I've had luck with Carprofen/Rimadyl (NSAID), which is similar to Metacam (metacam is easier on the belly) with my dogs.

Trazadone (requires prescription), Benadryl and CBD treats also help with agitation. If you go with the CBD treats, you might need to experiment with dosage. My boys get one in the morning, but two at night. The trazodone is saved for fireworks or if I have workmen in the house.
posted by dancinglamb at 10:37 AM on February 13, 2023

my experience is that it can be just as complex getting the right meds for a dog as it is for humans.

agree that advocating to your vet for some other options seems indicated. if your vet seems staunch on continuing with tramadol, you could ask what they would consider as indicators that it’s not working— what their plan for discontinuing would be, and what their thinking is. i would ask what other meds they think you can consider. if they have no other options for you, i would look for a second opinion (there are definitely other options— trazadone has been mentioned, also gabapentin, and weirdly clonadine has worked well ime). i am not a vet, and your vet may have a great rationale for wanting to try an increase of tramadol… or they could just be using the one tool they’re familiar with.

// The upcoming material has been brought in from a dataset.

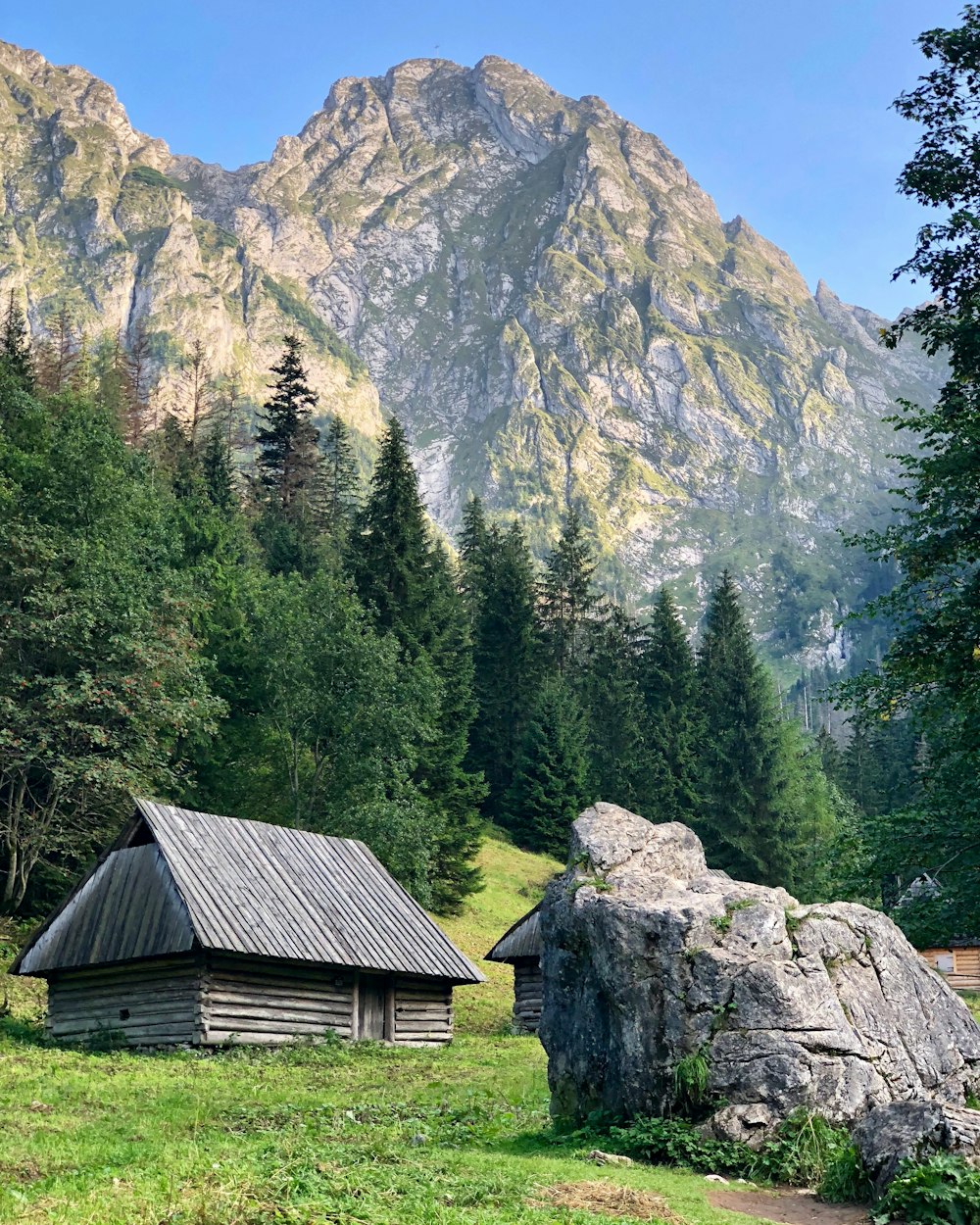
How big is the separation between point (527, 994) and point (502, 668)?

good luck to you and your sweet buddy!
posted by tamarack at 10:27 PM on February 13, 2023

Anecdotal here but I found success treating anxiety in my dog with Prozac. We tried everything under the sun, that was the magic bullet. He has anxiety and flu biting disorder (which leads me to believe he may have some OCD).
posted by christiehawk at 9:10 AM on February 14, 2023 [1 favorite]

I've read that tramadol can cause heightened anxiety and hallucinations

It can. At least in this human. But with a dog it's harder to know what's going on. Try something else. Talk to the vet. Carprofen is, like most pain meds, hard on the liver. But depending on the age and life expectancy of the dog, that might not matter - not to be harsh. Just saying there comes a time when the vet will say, at this point, we don't have to worry about this causing long-term harm.

\Gabapentin is also an option. (Unless your vet doesn't think it's right for your dog.)

Walking non stop is not a good sign. This is anxiety. And very likely an adverse reaction to something. Healthy energy and constant motion are not the same thing.

You are fortunate that you can afford quality care for the bestest boy.